--- Listed entries Enclosed Below ---

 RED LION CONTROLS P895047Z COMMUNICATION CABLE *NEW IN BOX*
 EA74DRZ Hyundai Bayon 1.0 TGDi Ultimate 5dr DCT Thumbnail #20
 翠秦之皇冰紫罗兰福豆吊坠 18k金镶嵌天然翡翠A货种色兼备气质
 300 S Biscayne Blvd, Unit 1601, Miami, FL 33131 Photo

--- End of Enclosed Listed entries ---
--- Listed entries Enclosed Below ---

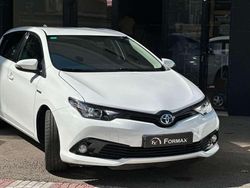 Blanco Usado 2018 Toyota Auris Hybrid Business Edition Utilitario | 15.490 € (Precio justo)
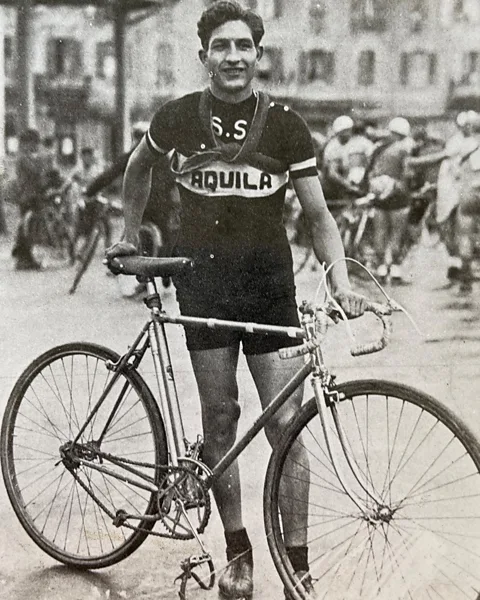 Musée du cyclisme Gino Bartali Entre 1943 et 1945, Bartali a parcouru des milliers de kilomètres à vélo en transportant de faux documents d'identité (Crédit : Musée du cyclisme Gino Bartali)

--- End of Enclosed Listed entries ---

### Required work
Retype the records that open with the line containing "Blanco Usado 2018" and close with the line containing "Musée du cyclisme Gino Bartali Entre", both lines included. Leave the pictures out of your answer.

### Answer to this task
 Blanco Usado 2018 Toyota Auris Hybrid Business Edition Utilitario | 15.490 € (Precio justo)
 Musée du cyclisme Gino Bartali Entre 1943 et 1945, Bartali a parcouru des milliers de kilomètres à vélo en transportant de faux documents d'identité (Crédit : Musée du cyclisme Gino Bartali)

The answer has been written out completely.